I'm looking for an algorithm that can compute all grid cells occupied by an arbitrary rectangle in 2d space in a defined area. The rectangle is defined by it's 4 corner coordinates. In the picture below I marked two of them as red, the coordinates of the grid cells are in black. I'm looking for a generic case that also covers unaligned grids (center of grid != center of underlying coodinate system), but converting between Cell coordinates <=> Coordinate system is trivial and already implemented. All cells are squares.

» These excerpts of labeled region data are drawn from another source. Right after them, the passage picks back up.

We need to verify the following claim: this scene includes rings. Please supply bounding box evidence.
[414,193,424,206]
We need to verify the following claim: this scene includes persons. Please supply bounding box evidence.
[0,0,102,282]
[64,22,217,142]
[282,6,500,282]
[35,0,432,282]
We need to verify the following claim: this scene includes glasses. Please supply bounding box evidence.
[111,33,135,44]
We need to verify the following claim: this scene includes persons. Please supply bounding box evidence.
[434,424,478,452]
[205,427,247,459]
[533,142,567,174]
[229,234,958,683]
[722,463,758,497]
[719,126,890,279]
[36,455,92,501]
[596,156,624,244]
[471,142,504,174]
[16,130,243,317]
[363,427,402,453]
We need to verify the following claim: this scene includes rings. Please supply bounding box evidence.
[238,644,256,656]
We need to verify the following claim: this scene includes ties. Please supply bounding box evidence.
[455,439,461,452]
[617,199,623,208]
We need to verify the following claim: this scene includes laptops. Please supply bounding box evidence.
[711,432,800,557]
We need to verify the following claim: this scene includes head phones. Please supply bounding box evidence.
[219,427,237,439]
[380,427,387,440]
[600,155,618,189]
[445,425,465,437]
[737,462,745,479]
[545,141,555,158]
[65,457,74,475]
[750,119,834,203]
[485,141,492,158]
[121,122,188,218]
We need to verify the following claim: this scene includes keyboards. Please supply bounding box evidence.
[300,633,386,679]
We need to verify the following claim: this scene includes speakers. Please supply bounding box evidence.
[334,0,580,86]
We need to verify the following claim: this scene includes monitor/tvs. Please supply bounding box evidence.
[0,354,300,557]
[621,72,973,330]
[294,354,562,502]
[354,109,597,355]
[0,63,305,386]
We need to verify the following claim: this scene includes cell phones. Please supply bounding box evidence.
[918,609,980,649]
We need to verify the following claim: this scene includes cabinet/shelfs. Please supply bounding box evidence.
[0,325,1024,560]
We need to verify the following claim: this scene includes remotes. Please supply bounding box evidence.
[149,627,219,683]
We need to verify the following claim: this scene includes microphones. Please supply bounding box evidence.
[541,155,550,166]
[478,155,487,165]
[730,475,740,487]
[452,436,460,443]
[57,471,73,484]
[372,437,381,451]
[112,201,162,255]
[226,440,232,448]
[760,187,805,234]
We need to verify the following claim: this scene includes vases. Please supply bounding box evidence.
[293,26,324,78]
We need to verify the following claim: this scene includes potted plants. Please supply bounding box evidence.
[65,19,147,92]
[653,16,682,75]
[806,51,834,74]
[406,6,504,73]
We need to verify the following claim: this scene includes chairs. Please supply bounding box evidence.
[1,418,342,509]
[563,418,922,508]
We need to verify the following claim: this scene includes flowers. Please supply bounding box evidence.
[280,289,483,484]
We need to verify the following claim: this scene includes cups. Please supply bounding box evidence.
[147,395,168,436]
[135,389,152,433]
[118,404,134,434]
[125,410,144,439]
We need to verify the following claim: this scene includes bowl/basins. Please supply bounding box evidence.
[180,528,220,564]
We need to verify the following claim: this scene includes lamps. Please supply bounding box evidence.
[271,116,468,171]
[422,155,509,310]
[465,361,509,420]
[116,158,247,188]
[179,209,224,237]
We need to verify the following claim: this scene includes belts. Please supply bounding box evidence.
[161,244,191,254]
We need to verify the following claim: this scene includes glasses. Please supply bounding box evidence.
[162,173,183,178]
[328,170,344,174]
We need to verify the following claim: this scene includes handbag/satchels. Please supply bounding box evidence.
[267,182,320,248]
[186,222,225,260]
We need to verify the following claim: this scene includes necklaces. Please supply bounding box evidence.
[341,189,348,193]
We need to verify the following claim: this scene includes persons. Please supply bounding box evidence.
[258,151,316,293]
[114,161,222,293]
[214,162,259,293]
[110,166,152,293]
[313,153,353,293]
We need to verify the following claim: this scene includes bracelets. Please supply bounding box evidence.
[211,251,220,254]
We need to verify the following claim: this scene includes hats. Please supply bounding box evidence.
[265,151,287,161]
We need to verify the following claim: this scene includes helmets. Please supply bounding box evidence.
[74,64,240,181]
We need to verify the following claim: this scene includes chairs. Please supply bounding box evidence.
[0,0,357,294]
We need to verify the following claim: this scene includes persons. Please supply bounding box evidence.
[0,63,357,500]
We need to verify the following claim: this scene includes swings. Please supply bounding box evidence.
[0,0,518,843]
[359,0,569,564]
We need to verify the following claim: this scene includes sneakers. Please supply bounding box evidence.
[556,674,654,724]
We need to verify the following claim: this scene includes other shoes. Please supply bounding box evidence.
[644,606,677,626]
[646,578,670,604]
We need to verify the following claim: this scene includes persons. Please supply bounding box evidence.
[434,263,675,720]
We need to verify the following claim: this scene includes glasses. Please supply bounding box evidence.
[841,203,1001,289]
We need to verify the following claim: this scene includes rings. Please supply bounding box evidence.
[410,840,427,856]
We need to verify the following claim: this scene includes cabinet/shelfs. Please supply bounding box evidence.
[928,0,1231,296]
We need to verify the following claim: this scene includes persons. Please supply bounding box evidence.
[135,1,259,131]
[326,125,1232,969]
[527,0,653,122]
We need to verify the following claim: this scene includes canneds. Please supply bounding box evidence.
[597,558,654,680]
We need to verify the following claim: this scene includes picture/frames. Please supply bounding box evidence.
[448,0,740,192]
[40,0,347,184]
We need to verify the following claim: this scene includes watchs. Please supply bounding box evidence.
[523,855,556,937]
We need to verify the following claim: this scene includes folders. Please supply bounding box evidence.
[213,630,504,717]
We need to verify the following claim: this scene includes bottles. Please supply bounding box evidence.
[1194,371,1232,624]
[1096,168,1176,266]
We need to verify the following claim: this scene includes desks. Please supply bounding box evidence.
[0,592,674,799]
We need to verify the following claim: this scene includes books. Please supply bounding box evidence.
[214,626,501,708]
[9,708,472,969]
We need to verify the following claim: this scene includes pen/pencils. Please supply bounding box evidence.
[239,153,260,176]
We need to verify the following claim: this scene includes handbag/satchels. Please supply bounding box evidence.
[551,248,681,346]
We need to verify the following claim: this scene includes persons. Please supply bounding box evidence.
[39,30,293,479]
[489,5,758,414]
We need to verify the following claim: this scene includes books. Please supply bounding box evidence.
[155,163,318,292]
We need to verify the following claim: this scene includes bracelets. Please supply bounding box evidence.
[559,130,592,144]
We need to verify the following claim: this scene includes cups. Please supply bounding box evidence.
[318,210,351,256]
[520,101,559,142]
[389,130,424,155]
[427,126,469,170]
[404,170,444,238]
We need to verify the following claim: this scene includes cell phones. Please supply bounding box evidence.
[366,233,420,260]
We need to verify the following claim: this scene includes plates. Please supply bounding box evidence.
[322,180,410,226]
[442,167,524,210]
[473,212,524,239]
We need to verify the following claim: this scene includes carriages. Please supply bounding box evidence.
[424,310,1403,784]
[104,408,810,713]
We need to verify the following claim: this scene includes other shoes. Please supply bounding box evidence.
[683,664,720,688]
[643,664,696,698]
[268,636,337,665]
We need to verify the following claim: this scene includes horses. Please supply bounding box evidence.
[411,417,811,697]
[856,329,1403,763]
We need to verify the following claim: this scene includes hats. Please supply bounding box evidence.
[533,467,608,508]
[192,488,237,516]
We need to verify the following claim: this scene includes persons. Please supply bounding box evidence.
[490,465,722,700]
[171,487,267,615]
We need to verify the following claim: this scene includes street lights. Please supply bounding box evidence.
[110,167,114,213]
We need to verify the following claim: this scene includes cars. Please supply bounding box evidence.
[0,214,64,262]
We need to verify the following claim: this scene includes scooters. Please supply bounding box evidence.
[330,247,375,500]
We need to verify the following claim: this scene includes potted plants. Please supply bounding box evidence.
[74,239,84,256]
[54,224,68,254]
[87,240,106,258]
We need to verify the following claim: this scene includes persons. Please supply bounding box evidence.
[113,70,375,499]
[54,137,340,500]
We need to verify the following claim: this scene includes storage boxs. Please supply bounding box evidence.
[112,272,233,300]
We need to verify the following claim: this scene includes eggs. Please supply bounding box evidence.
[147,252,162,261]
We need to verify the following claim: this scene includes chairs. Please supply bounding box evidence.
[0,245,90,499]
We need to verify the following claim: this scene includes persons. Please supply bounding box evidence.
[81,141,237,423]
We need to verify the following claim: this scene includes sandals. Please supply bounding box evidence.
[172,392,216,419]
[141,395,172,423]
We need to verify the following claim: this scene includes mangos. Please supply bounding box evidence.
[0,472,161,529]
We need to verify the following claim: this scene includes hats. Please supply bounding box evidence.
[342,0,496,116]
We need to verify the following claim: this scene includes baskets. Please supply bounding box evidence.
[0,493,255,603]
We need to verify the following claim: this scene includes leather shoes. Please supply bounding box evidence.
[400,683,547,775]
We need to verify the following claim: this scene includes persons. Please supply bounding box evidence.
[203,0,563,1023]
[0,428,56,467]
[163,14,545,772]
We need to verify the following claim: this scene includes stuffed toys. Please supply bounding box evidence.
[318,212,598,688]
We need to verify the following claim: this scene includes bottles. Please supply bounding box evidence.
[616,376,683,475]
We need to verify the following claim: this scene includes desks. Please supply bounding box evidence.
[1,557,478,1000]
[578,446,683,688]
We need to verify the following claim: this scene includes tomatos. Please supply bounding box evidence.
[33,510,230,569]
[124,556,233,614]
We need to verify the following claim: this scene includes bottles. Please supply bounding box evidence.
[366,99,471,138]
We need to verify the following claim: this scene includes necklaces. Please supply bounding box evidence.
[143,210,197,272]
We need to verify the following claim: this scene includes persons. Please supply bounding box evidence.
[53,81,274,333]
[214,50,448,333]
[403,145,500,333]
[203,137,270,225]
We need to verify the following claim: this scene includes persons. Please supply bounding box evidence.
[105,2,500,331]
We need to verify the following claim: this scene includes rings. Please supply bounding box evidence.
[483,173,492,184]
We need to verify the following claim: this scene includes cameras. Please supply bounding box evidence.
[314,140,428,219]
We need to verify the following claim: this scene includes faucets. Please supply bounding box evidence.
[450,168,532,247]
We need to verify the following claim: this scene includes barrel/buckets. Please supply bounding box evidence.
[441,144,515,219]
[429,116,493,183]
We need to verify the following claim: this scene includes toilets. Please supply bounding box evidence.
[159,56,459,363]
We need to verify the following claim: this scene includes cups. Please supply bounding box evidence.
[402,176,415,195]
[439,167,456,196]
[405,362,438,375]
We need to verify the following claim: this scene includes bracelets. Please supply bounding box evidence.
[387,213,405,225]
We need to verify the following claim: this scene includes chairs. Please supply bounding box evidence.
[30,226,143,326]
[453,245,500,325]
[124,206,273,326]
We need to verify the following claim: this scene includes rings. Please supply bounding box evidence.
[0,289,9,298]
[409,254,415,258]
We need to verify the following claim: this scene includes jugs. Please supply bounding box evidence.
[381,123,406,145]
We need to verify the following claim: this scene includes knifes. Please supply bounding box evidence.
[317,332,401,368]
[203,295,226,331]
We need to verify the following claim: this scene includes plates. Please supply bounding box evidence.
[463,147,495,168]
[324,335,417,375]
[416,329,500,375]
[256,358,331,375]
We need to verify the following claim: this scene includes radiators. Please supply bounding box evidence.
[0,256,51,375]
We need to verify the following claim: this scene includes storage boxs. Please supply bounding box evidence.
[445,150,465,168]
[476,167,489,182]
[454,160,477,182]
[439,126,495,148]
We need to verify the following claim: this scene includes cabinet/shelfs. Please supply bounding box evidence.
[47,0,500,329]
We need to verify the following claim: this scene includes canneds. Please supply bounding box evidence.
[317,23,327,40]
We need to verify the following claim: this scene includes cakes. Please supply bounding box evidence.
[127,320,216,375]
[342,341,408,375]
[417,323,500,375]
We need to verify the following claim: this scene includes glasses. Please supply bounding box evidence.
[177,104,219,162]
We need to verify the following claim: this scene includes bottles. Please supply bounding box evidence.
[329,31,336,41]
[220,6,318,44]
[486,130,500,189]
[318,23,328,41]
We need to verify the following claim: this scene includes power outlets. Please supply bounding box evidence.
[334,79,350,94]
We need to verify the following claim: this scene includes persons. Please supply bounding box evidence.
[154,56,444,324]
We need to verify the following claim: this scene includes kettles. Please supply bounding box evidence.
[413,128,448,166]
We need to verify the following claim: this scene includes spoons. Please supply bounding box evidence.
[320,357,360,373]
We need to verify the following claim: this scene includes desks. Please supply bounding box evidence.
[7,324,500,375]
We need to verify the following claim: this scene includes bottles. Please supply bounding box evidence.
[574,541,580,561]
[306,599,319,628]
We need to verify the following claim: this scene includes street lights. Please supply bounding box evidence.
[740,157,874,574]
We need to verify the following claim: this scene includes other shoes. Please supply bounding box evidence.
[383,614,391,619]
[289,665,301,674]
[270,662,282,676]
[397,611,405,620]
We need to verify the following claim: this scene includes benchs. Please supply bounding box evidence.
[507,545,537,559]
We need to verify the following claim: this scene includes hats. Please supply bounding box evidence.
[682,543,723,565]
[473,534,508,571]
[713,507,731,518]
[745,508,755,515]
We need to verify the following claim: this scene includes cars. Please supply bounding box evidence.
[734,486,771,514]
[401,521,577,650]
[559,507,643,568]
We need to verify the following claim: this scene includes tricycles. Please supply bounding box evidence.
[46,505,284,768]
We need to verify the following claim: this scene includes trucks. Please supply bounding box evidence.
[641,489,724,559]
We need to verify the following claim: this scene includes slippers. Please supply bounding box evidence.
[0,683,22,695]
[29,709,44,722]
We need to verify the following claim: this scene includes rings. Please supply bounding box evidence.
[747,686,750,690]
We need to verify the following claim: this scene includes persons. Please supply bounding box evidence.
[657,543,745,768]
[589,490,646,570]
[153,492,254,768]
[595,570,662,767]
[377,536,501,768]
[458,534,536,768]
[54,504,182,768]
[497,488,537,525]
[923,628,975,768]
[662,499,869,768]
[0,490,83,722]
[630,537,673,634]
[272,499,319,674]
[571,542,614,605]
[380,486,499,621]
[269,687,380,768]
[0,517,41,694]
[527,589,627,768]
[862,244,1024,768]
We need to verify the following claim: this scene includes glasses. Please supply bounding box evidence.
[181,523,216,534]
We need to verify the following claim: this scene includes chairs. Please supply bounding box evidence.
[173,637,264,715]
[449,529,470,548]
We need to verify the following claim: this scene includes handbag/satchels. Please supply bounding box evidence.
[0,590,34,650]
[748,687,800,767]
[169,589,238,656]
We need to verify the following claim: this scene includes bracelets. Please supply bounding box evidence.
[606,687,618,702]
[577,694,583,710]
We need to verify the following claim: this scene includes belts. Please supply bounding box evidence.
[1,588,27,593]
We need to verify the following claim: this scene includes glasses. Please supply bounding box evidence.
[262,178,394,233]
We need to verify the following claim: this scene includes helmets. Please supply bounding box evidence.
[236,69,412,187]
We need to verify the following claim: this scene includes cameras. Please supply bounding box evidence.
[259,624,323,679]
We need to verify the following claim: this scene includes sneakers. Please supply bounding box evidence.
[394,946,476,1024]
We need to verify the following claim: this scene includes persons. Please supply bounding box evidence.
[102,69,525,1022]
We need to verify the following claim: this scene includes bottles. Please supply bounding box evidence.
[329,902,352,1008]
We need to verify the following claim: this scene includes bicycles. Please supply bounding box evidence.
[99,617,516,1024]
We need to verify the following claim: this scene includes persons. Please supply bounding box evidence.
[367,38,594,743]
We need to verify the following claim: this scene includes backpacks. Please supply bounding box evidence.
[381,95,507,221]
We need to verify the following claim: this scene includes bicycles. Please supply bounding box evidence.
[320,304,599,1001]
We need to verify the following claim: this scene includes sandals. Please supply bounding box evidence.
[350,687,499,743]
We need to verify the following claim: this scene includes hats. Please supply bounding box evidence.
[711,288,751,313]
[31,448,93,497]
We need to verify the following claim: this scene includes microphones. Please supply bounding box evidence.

The calculation is done thousands in very short amounts of time and needs to be as fast as possible.

What I'm doing right now:

Right now I'm calculating the edges of the rectangle (AB, BC, CD, DA) and sample them at sampleRate = cellWidth / 4 intervals. To find the middle cells I construct new lines from AB + sampleRate * x to CD + sampleRate * x and sample those lines again at sampleRate. I put all cells that I find at each sampled point into a HashSet to remove duplicates. But I feel this is increadibly inefficient.

I also thought about grabbing all cells in my relevant area into a buffer and generate a range tree or index tree. Then I could queue the bounds of the rectangle and get all contained cells at O(log n+m), but I'm not sure how to implement that and I can't even find any C# range tree implementations.

My knowledge in computer graphics is very rusty, but shouldn't there be an easy geometrical approach that works without sampling?

Solution

The points you care about are marked with a dot in the image below. Each point represents either the minimum X value or the maximum X value for a given Y value. For each Y value, the X value is easily calculated from the equation for a line:

x = x₀ + (y - y₀)(x₁ - x₀) / (y₁ - y₀)

Note that an axis-aligned rectangle (where (y₁ - y₀) is 0) needs to be handled as a special (but trivial) case.

Also note that once you've computed the first X value along an edge of the rectangle, the other X values are equally spaced. The spacing is the inverse of the slope of the line. So the division
M = (x₁ - x₀) / (y₁ - y₀)
only needs to be done once, and then repeatedly added to the X value. For example, after calculating the X coordinate for point A in the image, the X coordinate for point B is B_x = A_x + M. And the X coordinate for point C is C_x = B_x + M.

Once you have the min and max X values for each Y value, it's a simple for loop to get all the cells that have that Y value.